Objetivo A
Según el texto sobre la izquierda latinoamericana, ¿qué dos salidas ofreció Jair Bolsonaro a los rojos?
Objetivo B
Indica si cada afirmación coincide con el texto sobre la izquierda latinoamericana y cita las palabras que lo deciden: (i) Chile ha virado a la derecha en menos de un año. (ii) Andrés Manuel López Obrador asumirá el cargo en enero. (iii) José Mujica afirmó que no hay derrota definitiva.

Cómo reinventar la izquierda latinoamericana
Javier Lafuente / El País /
La orgía de poder de la izquierda latinoamericana en el arranque de siglo XXI se terminó. El rojo con el que se perfilaba el mapa del continente hasta hace poco ha cobrado una tonalidad azul. El último latigazo ha sido la victoria de Jair Bolsonaro hace una semana en Brasil. El país más grande de América Latina estará gobernado desde el 1 de enero por un político nostálgico de la dictadura militar, que una semana antes de su triunfo prometió “barrer del mapa a los rojos”, a los que ofreció dos salidas: la cárcel o el exilio.
En menos de un año, Chile ha vuelto a virar a la derecha, e Iván Duque, en Colombia, logró frenar el ascenso de la izquierda. Solo la victoria de Andrés Manuel López Obrador en las últimas elecciones de México ofreció un atisbo de esperanza a la izquierda. Pero el nulo interés del nuevo presidente mexicano —que asumirá el cargo en diciembre— por mirar más al sur de su país la ha socavado. Entretanto, la deriva autoritaria de los gobiernos de izquierda en Venezuela y Nicaragua se agudiza. El reto para evitar que el camino de vuelta al poder se convierta en una travesía en el desierto es mayúsculo.
El octogenario expresidente uruguayo, gran referente de la izquierda latinoamericana, José Mujica lanzó una suerte de SOS tras la victoria de Bolsonaro a quien le quisiera escuchar: “Hay que aprender de los errores cometidos y volver a empezar. Tampoco creer que cuando vencemos tocamos el cielo con la mano y hemos llegado a un mundo maravilloso. Apenas hemos subido un escalón. No hay derrota definitiva ni triunfo definitivo”.

Sección de datos
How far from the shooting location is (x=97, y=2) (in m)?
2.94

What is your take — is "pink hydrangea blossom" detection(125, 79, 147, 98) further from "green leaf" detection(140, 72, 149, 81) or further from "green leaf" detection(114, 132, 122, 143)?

Resultado correcto A
La cárcel o el exilio.

Resultado correcto B
(i) Sí: "En menos de un año, Chile ha vuelto a virar a la derecha".
(ii) No: "que asumirá el cargo en diciembre".
(iii) Sí: "No hay derrota definitiva ni triunfo definitivo".